EXERCISE -
Only the lines from the one containing "Is the candle" through the last line below should be written out, exactly and with both ends kept.

-- Begin EXTRACTED DATA --

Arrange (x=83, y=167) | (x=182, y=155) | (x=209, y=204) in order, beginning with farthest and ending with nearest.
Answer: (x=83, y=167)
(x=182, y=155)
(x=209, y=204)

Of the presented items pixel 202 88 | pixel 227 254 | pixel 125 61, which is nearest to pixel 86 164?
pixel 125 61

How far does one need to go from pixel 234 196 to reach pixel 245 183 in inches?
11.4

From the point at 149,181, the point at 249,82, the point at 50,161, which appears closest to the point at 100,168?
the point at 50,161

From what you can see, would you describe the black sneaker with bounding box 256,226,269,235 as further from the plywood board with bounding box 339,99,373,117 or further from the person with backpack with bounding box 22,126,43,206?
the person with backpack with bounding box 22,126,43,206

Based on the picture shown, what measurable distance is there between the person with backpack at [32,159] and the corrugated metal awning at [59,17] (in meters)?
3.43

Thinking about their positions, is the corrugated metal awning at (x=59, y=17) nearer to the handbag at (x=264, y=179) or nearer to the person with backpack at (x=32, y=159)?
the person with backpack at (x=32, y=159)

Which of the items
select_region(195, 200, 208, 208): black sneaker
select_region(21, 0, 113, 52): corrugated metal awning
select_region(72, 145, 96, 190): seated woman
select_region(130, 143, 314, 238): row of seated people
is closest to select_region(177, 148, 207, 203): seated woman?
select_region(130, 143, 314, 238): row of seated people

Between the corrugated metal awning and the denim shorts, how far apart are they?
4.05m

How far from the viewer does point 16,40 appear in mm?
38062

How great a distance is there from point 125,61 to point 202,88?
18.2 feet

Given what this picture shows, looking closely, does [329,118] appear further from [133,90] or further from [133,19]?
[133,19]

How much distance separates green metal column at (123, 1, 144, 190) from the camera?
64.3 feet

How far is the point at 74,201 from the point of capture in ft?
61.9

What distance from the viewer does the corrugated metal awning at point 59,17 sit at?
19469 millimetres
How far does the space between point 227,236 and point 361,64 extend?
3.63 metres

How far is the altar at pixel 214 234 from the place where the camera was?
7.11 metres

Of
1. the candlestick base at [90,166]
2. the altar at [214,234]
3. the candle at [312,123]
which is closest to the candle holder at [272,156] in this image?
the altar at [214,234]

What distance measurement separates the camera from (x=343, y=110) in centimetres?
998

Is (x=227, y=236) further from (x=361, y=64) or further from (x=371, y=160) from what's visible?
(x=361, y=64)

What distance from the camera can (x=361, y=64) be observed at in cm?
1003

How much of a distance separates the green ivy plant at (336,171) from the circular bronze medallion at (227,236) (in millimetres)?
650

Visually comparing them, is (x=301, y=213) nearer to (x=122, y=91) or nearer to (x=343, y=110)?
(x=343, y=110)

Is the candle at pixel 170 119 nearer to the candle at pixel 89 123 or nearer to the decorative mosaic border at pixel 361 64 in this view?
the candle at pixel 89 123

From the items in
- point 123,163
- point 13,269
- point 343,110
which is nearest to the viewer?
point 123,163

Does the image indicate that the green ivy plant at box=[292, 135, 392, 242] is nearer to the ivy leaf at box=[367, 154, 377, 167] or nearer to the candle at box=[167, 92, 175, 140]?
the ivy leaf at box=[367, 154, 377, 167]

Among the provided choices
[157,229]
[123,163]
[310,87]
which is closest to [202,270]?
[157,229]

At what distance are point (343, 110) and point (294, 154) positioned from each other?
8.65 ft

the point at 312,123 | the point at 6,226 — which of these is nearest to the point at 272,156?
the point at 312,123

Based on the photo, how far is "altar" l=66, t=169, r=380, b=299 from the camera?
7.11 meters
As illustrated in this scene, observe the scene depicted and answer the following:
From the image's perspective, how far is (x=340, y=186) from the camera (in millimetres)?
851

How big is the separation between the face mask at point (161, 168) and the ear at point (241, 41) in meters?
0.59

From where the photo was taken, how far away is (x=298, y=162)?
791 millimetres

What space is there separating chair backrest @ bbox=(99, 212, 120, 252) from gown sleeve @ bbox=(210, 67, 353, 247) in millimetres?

-- End EXTRACTED DATA --

ANSWER FOR THE TASK -
Is the candle at pixel 170 119 nearer to the candle at pixel 89 123 or nearer to the decorative mosaic border at pixel 361 64 in this view?
the candle at pixel 89 123

From the items in
- point 123,163
- point 13,269
- point 343,110
which is nearest to the viewer?
point 123,163

Does the image indicate that the green ivy plant at box=[292, 135, 392, 242] is nearer to the ivy leaf at box=[367, 154, 377, 167] or nearer to the candle at box=[167, 92, 175, 140]?
the ivy leaf at box=[367, 154, 377, 167]

Among the provided choices
[157,229]
[123,163]
[310,87]
which is closest to [202,270]?
[157,229]

At what distance are point (343, 110) and point (294, 154) positioned from each other?
8.65 ft

the point at 312,123 | the point at 6,226 — which of these is nearest to the point at 272,156?
the point at 312,123

Based on the photo, how far is "altar" l=66, t=169, r=380, b=299 from the camera?
7.11 meters
As illustrated in this scene, observe the scene depicted and answer the following:
From the image's perspective, how far is (x=340, y=186) from the camera (in millimetres)?
851

How big is the separation between the face mask at point (161, 168) and the ear at point (241, 41) in meters?
0.59

From where the photo was taken, how far away is (x=298, y=162)?
791 millimetres

What space is there separating chair backrest @ bbox=(99, 212, 120, 252) from gown sleeve @ bbox=(210, 67, 353, 247) in millimetres?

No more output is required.